= Maryam Mirzakhani Prize in Mathematics =

Biennial award

The Maryam Mirzakhani Prize in Mathematics (ex-NAS Award in Mathematics until 2012) is awarded by the U.S. National Academy of Sciences "for excellence of research in the mathematical sciences published within the past ten years."

The original prize was for $5,000 and was awarded every four years; this was suspended after 2012.

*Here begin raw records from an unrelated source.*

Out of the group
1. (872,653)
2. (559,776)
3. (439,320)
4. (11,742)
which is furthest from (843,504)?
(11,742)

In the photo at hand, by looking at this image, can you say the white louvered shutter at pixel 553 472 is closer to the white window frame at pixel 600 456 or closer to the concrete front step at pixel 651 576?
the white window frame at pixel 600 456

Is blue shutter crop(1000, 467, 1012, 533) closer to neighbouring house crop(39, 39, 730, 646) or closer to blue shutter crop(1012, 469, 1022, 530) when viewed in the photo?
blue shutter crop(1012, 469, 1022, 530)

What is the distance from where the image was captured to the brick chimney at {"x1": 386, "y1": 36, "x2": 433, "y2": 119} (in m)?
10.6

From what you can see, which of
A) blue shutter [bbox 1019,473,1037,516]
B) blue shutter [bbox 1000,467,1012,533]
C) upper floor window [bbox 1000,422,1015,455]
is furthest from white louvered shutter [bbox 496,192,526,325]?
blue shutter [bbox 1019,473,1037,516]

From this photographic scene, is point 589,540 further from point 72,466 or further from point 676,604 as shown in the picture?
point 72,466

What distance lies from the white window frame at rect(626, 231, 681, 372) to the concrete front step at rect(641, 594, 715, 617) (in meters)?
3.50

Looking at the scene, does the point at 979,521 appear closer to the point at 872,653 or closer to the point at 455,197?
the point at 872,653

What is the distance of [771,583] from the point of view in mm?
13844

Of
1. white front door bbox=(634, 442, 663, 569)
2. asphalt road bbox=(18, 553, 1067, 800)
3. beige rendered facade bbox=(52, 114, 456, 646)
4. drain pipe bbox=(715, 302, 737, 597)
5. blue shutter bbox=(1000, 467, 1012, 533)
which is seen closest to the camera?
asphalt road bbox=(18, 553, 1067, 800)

In 2018, the prize was renamed after the Iranian mathematician Maryam Mirzakhani; the prize money was increased to $20,000 and was to be awarded every two years.

==Award winners ==
Source:
- 2026: Roman Bezrukavnikov "for varied and profound contributions to geometric representation theory."
- 2024: Sylvia Serfaty "for outstanding contributions to nonlinear partial differential equations and statistical physics."
- 2022: Camillo De Lellis "for his fundamental contributions to the study of dissipative solutions to the incompressible Euler equations and to the regularity theory of minimal surfaces."
- 2020: Larry Guth "for developing surprising, original, and deep connections between geometry, analysis, topology, and combinatorics, which have led to the solution of, or major advances on, many outstanding problems in these fields."
- 2012: Michael J. Hopkins "For his leading role in the development of homotopy theory, which has both reinvigorated algebraic topology as a central field in mathematics and led to the resolution of the Kervaire invariant problem for framed manifolds."
- 2008: Clifford H. Taubes "For groundbreaking work relating to Seiberg-Witten and Gromov-Witten invariants of symplectic 4-manifolds, and his proof of Weinstein conjecture for all contact 3-manifolds."
- 2004: Dan-Virgil Voiculescu "For the theory of free probability, in particular, using random matrices and a new concept of entropy to solve several hitherto intractable problems in von Neumann algebras."
- 2000: Ingrid Daubechies "For fundamental discoveries on wavelets and wavelet expansions and for her role in making wavelet methods a practical basic tool of applied mathematics."
- 1996: Andrew J. Wiles "For his proof of Fermat's Last Theorem by discovering a beautiful strategy to establish a major portion of the Shimura-Taniyama conjecture, and for his courage and technical power in bringing his idea to completion."
- 1992: Robert MacPherson "For his role in the introduction and application of radically new approaches to the topology of singular spaces, including characteristics classes, intersection homology, perverse sheaves, and stratified Morse theory."
- 1988: Robert P. Langlands "For his extraordinary vision, which has brought the theory of group representations into a revolutionary new relationship with the theory of automorphic forms and number theory."